# Thai Marriage Certificate Attestation



## Trusty (Sep 10, 2008)

If planning wedding in Thailand (Brit and American), does anyone know the process for attesting the marriage certificate for use here in the UAE? Does it need to be attested in Thailand, or here in Dubai? If I get it done in Bangkok, what is the process? Any help/advice is appreciated.


----------



## somchit-srimoon (Aug 1, 2011)

*the basics*



Trusty said:


> If planning wedding in Thailand (Brit and American), does anyone know the process for attesting the marriage certificate for use here in the UAE? Does it need to be attested in Thailand, or here in Dubai? If I get it done in Bangkok, what is the process? Any help/advice is appreciated.


Dear Trusty

I believe it must be done in Thailand because I do for some firms there and if could be done in UAE they would not hire me.

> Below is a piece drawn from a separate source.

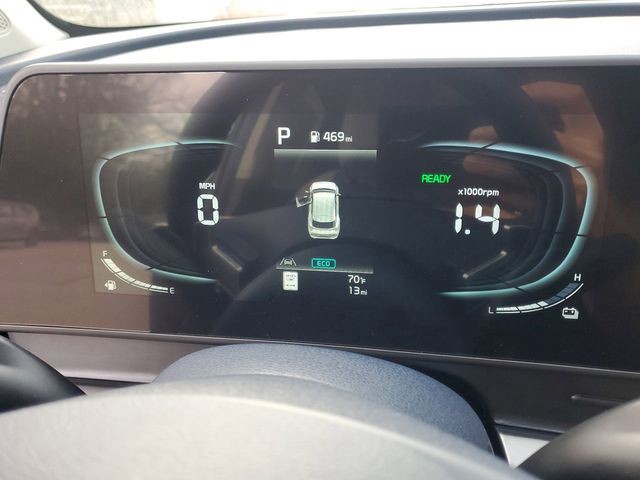 2025 Kia Sportage Hybrid - Photo 14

The process is straight forward but time consuming. 
1) You need to have your original Thai marriage certificate and the supporting documents issued by the Thai registrar office translated by a Thai Foreign Affairs Ministry certified translator. 

2) Then take the English translations along with the original documents to, have the translations certified by the Thai Foreign Affairs Ministry. This can be done in person and will take at least one working day. 

The Legalisation and Naturalisation Division,
Department of Consular Affairs,
Ministry of Foreign Affairs.
123 Chaeng Wattana Road, Laksi District, Bangkok 11120
Tel. 0– 2575 1056–59, 0–2981 7171
(08.30 – 11.30 and 13.00 – 15.30)
The expiated service fr the ministry is Baht 800 per document for the same day service. 

3) Then take the originals and translations to the UAE embassy and have them certified as authentic by the UAE embassy. This Normally takes 3 working days but they have been known to take longer, so multiply trips back may be needed. You will be required to also present a letter of request for this service and your reason and contact details when applying.

There the UAE embassy fee is about 1,125 baht

This can all be done on your behalf, so rather than wasting your time in government offices and taxis so you can enjoy your honeymoon. 

Hope that helps
Jit


----------



## Trusty (Sep 10, 2008)

Thanks for the information, very helpful.


----------



## somchit-srimoon (Aug 1, 2011)

Trusty, Your more than welcome!

Have a great wedding in Thailand.

"Jit"


----------